The most technically successful PIMS standardization will fail if the people using it are not prepared. A 2024 survey of veterinary practice managers by Shepherd found that team resistance was the top barrier to PIMS adoption — not the software itself. Each site needs a local champion, hands-on training, and a feedback channel. Staff who feel their workflows were erased without consultation will find workarounds that defeat the standardization.

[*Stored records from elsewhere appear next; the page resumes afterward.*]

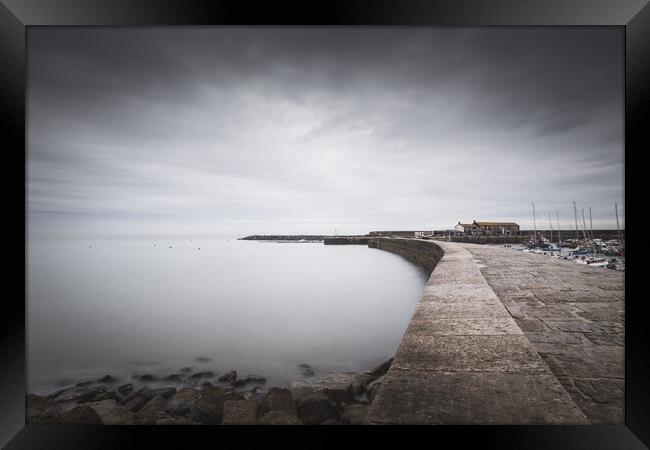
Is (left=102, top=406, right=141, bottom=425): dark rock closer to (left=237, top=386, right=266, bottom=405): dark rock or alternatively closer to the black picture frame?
(left=237, top=386, right=266, bottom=405): dark rock

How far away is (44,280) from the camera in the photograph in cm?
1605

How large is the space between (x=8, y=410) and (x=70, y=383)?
13.5 feet

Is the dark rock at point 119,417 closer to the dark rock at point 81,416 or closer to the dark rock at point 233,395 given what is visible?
the dark rock at point 81,416

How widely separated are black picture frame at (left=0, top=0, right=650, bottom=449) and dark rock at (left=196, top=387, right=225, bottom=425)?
1.75 m

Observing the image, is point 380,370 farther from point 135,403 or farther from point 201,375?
point 135,403

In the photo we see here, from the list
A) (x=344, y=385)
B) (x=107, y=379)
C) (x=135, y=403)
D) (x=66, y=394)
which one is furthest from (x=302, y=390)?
(x=66, y=394)

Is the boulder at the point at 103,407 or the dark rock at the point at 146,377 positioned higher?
the boulder at the point at 103,407

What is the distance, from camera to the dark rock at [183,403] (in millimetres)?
3340

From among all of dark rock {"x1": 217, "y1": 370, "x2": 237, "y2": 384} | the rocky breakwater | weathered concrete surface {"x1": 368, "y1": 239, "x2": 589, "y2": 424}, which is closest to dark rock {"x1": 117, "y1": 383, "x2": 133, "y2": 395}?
the rocky breakwater

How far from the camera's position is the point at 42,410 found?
11.7ft

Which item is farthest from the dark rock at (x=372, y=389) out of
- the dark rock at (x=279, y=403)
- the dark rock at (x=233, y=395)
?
the dark rock at (x=233, y=395)

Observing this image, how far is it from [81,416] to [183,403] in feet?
3.06

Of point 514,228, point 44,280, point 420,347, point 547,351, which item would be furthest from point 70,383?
point 514,228

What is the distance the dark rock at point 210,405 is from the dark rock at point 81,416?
3.06 ft
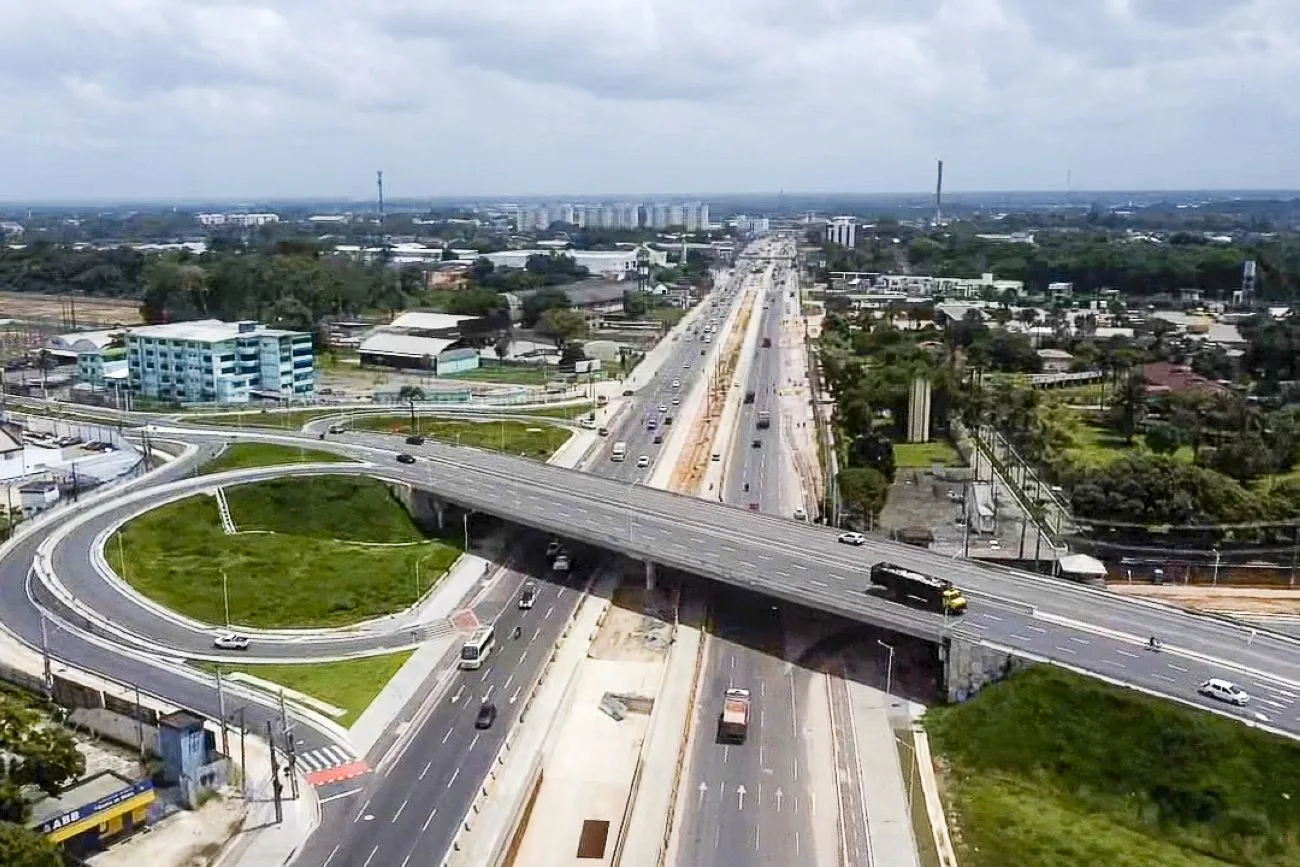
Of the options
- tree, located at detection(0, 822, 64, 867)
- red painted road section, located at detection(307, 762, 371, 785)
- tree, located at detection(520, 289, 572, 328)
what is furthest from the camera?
tree, located at detection(520, 289, 572, 328)

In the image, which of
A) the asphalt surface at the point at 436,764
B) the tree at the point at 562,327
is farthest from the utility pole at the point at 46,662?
the tree at the point at 562,327

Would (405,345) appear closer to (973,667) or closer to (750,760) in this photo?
(750,760)

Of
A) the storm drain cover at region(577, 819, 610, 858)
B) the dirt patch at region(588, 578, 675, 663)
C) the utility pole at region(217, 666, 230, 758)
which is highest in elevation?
the utility pole at region(217, 666, 230, 758)

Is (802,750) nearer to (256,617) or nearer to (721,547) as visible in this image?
(721,547)

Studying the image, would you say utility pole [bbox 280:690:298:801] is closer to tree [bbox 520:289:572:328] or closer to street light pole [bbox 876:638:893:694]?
street light pole [bbox 876:638:893:694]

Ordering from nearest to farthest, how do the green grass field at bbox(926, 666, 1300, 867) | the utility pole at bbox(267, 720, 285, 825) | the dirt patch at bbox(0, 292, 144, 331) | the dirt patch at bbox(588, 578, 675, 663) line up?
the green grass field at bbox(926, 666, 1300, 867)
the utility pole at bbox(267, 720, 285, 825)
the dirt patch at bbox(588, 578, 675, 663)
the dirt patch at bbox(0, 292, 144, 331)

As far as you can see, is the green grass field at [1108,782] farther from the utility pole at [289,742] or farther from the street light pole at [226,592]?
the street light pole at [226,592]

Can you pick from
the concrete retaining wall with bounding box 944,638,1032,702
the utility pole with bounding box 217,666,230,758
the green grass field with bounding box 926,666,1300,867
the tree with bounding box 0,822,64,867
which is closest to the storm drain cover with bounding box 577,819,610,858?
the green grass field with bounding box 926,666,1300,867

5. No governance after go-live

Standardization is not a one-time project. Without a change-management process and permission structure that prevents local configuration drift, sites will gradually diverge. Within six months of go-live, a practice manager at Site B will add a fee-schedule item that does not exist at Site A, a technician at Site C will modify a reminder rule, and the standardization you spent three months building will have eroded. The governance model — who can change what, with whose approval, documented in the override register — is what makes standardization durable.

The financial case

Standardization has direct revenue impact that is measurable within 90 days:

  • Fee-schedule alignment eliminates undercharging. A three-site group that harmonized its fee schedule discovered that one site was charging $42 for a service the other two charged $78 for — a $36-per-occurrence gap that was never intentional.
  • Reminder-rule harmonization drives compliance. With automated reminders running consistently, veterinary practices see no-show reductions of 19–30% according to IDEXX Vello and PetDesk data. For a practice seeing 200 appointments per week with an 11% no-show rate, even a 20% reduction recovers roughly 4–5 appointments weekly.
  • Formulary standardization reduces waste. Aligned reorder points and min/max levels across sites prevent both stockouts and overstocking. Inventory carrying costs in veterinary practices typically run 25–35% of drug revenue; a 5% reduction in that carrying cost through better standardization is material.
  • Consolidated reporting enables data-driven decisions. When every site reports revenue, capture rate, and average invoice using the same formula, the group can identify which sites are underperforming and why — and act on it with specificity rather than anecdote.